* [Goal of the exercise]:
Find each line of the material below in which the word "gradientUnits" occurs, and return it.

* [Exercise data]:

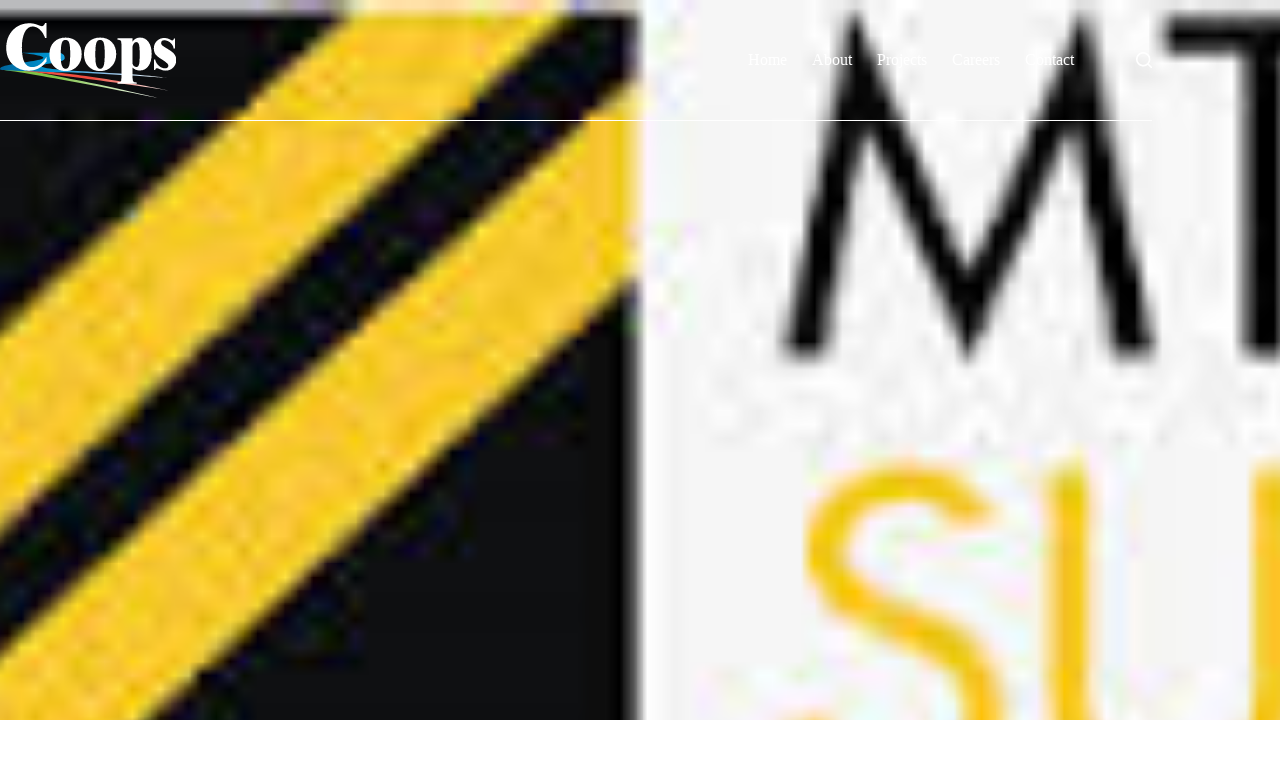

--- FILE ---
content_type: image/svg+xml
request_url: https://www.coops.com.au/wp-content/uploads/2017/10/coops_logo.svg
body_size: 1479
content:
<?xml version="1.0" encoding="utf-8"?>
<!-- Generator: Adobe Illustrator 22.0.0, SVG Export Plug-In . SVG Version: 6.00 Build 0)  -->
<svg version="1.1" id="Layer_1" xmlns="http://www.w3.org/2000/svg" xmlns:xlink="http://www.w3.org/1999/xlink" x="0px" y="0px"
	 viewBox="0 0 268.4 114.2" style="enable-background:new 0 0 268.4 114.2;" xml:space="preserve">
<style type="text/css">
	.st0{fill:url(#SVGID_1_);}
	.st1{fill:url(#SVGID_2_);}
	.st2{fill:url(#SVGID_3_);}
	.st3{fill:#FFFFFF;}
</style>
<linearGradient id="SVGID_1_" gradientUnits="userSpaceOnUse" x1="-96.9322" y1="-199.6046" x2="141.5817" y2="-199.6046" gradientTransform="matrix(1 0 0 -1 98.8633 -107.4556)">
	<stop  offset="0" style="stop-color:#7FC347"/>
	<stop  offset="0.3422" style="stop-color:#7FC347"/>
	<stop  offset="1" style="stop-color:#FFFFFF"/>
</linearGradient>
<path class="st0" d="M35.9,70.1c0,0,33.3,7.6,80.8,16.9c51.5,10.1,123.8,27.2,123.8,27.2S38,74.5,2.1,71.3c-1.4-0.1,5.4-1.2,5.4-1.2
	H35.9z"/>
<linearGradient id="SVGID_2_" gradientUnits="userSpaceOnUse" x1="-56.13" y1="-196.2081" x2="177.9164" y2="-196.2081" gradientTransform="matrix(1 0 0 -1 78.6543 -108.9595)">
	<stop  offset="0" style="stop-color:#F04E40"/>
	<stop  offset="0.5081" style="stop-color:#F04E40"/>
	<stop  offset="1" style="stop-color:#FFFFFF"/>
</linearGradient>
<path class="st1" d="M52.2,72.5c0.3-1.2,105.8,8.8,203.9,30.4c-23.9-5-198.7-28.2-234-31.3L52.2,72.5z"/>
<linearGradient id="SVGID_3_" gradientUnits="userSpaceOnUse" x1="-100.8008" y1="-147.2931" x2="153.1862" y2="-147.2931" gradientTransform="matrix(1 0 0 -1 100.8008 -82.6406)">
	<stop  offset="0" style="stop-color:#00639A"/>
	<stop  offset="0.3283" style="stop-color:#0099D6"/>
	<stop  offset="0.6205" style="stop-color:#88BBE5"/>
	<stop  offset="1" style="stop-color:#FFFFFF"/>
</linearGradient>
<path class="st2" d="M30.5,45.4h58c0,0,10.1-0.4,10.1,8c0,8.3-31.1,7.2-34.9,12.1C57.6,73.3,214.1,75.7,254,83.9
	c0,0-86.7-6.5-154.6-8.7C31.7,73,0,72.6,0,70.4s1.2-4.2,16.6-7.2c15.4-3,49.5-6.1,49.5-10.2S30.5,45.4,30.5,45.4z"/>
<path class="st3" d="M70.8,51.7v7c-7.1,9.3-16.2,14-27.3,14c-9.1,0-16.9-2.9-23.3-8.8c-7.1-6.5-10.7-15.2-10.7-26
	c0-11,3.3-19.9,9.9-27C26,3.8,34.5,0.3,44.9,0.3c4.4,0,8.3,0.7,12,2.2c3.7,1.5,6,2.2,6.9,2.2c1.9,0,3.5-1.6,4.9-4.8h2v22.8h-2
	c-2-5.4-4.6-9.7-8-12.8c-3.4-3.1-7.1-4.7-11.1-4.7c-5,0-9,2.9-11.9,8.6c-2.9,5.8-4.4,13.5-4.4,23.3c0,20.1,5.2,30.1,15.4,30.1
	C56.8,67.3,64.2,62.1,70.8,51.7z"/>
<path class="st3" d="M99.9,25.7c-2.8,0-4.7,1.4-5.7,4.4c-1,2.9-1.6,8.3-1.6,16.3c0,6.9,0.2,11.6,0.5,13.9c1,6.3,3.2,9.5,6.7,9.5
	c2.8,0,4.7-1.8,5.7-5.4c1-3.3,1.4-9.3,1.4-17.9c0-8-0.5-13.4-1.5-16.3C104.6,27.2,102.7,25.7,99.9,25.7z M99.9,22.1
	c7.4,0,13.3,2.3,17.8,6.9c4.5,4.6,6.7,10.8,6.7,18.4c0,7.3-2.1,13.3-6.4,18.1c-4.6,5.2-10.5,7.8-18.1,7.8c-7.3,0-13.2-2.4-17.8-7.2
	c-4.6-4.8-6.8-11-6.8-18.6c0-7.6,2.2-13.8,6.7-18.4C86.6,24.4,92.6,22.1,99.9,22.1z"/>
<path class="st3" d="M152.5,25.7c-2.8,0-4.7,1.4-5.7,4.4c-1,2.9-1.6,8.3-1.6,16.3c0,6.9,0.2,11.6,0.5,13.9c1,6.3,3.2,9.5,6.7,9.5
	c2.8,0,4.7-1.8,5.7-5.4c1-3.3,1.4-9.3,1.4-17.9c0-8-0.5-13.4-1.5-16.3C157.2,27.2,155.3,25.7,152.5,25.7z M152.5,22.1
	c7.4,0,13.3,2.3,17.8,6.9c4.5,4.6,6.7,10.8,6.7,18.4c0,7.3-2.1,13.3-6.4,18.1c-4.6,5.2-10.5,7.8-18.1,7.8c-7.3,0-13.2-2.4-17.8-7.2
	c-4.6-4.8-6.8-11-6.8-18.6c0-7.6,2.2-13.8,6.7-18.4C139.2,24.4,145.2,22.1,152.5,22.1z"/>
<path class="st3" d="M201.8,37.8v24.3c1.2,3.3,3.3,4.9,6.2,4.9c1.8,0,3.1-1.4,3.8-4.1c0.7-2.7,1-7.6,1-14.8c0-7.6-0.3-12.7-1.1-15.2
	c-0.7-2.7-2-3.9-4.1-3.9c-1.5,0-2.8,0.7-3.9,2.3C202.4,33,201.8,35.2,201.8,37.8z M201.8,23.4V28h0.2c2.9-3.9,6.7-5.9,11.3-5.9
	c5.4,0,9.7,2.2,12.9,6.7c3.2,4.5,4.8,10.6,4.8,18.2c0,7.8-1.6,14-4.9,18.5c-3.3,4.6-7.7,6.9-13.2,6.9c-4.2,0-7.9-1.5-10.9-4.4v16.5
	c0,2.3,0.4,3.9,1.2,4.8c1,1,2.7,1.4,5.1,1.2v2.2h-29.5v-2.2c2.8,0.1,4.6-0.5,5.4-1.8c0.5-0.8,0.7-2.7,0.7-5.7v-51
	c0-2.6-0.3-4.4-1-5.1c-0.7-1-2.5-1.4-5.1-1.4v-2.2H201.8z"/>
<path class="st3" d="M266.7,23.4v15.4h-2.2c-0.6-3.9-2.5-7.1-5.7-9.5c-2.7-2-5.6-3.1-8.5-3.1c-3.3,0-4.9,1.4-4.9,4.4
	c0,1.2,0.5,2.2,1.6,3.3c0.9,0.9,3.5,2.6,7.8,5.2c4.4,2.6,7.4,4.8,9.1,6.5c3.1,3.1,4.6,6.7,4.6,10.7c0,4.6-1.6,8.4-4.7,11.6
	c-3.1,3.1-6.9,4.7-11.6,4.7c-2.5,0-5.2-0.6-8.1-1.9c-2.9-1.3-4.6-1.9-5-1.9c-1.5,0-2.4,1-2.7,2.9h-2V55.6h2c0.7,3.8,2.6,7,5.6,9.6
	c2.9,2.6,6.1,3.9,9.5,3.9c1.4,0,2.7-0.4,3.6-1.2c1-0.8,1.4-1.8,1.4-2.9c0-1.1-0.7-2.4-2.2-3.8c-1.4-1.4-4.1-3.4-8-5.9
	c-3.9-2.4-6.6-4.4-8-5.9c-2.7-2.7-4-6.2-4-10.5c0-4.6,1.5-8.5,4.6-11.6c3.1-3.1,6.9-4.6,11.5-4.6c2.8,0,5.4,0.6,7.8,1.9
	c2.4,1.3,3.7,1.9,4,1.9c1.2,0,2.2-1,2.9-3.1h1.8V23.4z"/>
</svg>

* [Exercise answer]:
<linearGradient id="SVGID_1_" gradientUnits="userSpaceOnUse" x1="-96.9322" y1="-199.6046" x2="141.5817" y2="-199.6046" gradientTransform="matrix(1 0 0 -1 98.8633 -107.4556)">
<linearGradient id="SVGID_2_" gradientUnits="userSpaceOnUse" x1="-56.13" y1="-196.2081" x2="177.9164" y2="-196.2081" gradientTransform="matrix(1 0 0 -1 78.6543 -108.9595)">
<linearGradient id="SVGID_3_" gradientUnits="userSpaceOnUse" x1="-100.8008" y1="-147.2931" x2="153.1862" y2="-147.2931" gradientTransform="matrix(1 0 0 -1 100.8008 -82.6406)">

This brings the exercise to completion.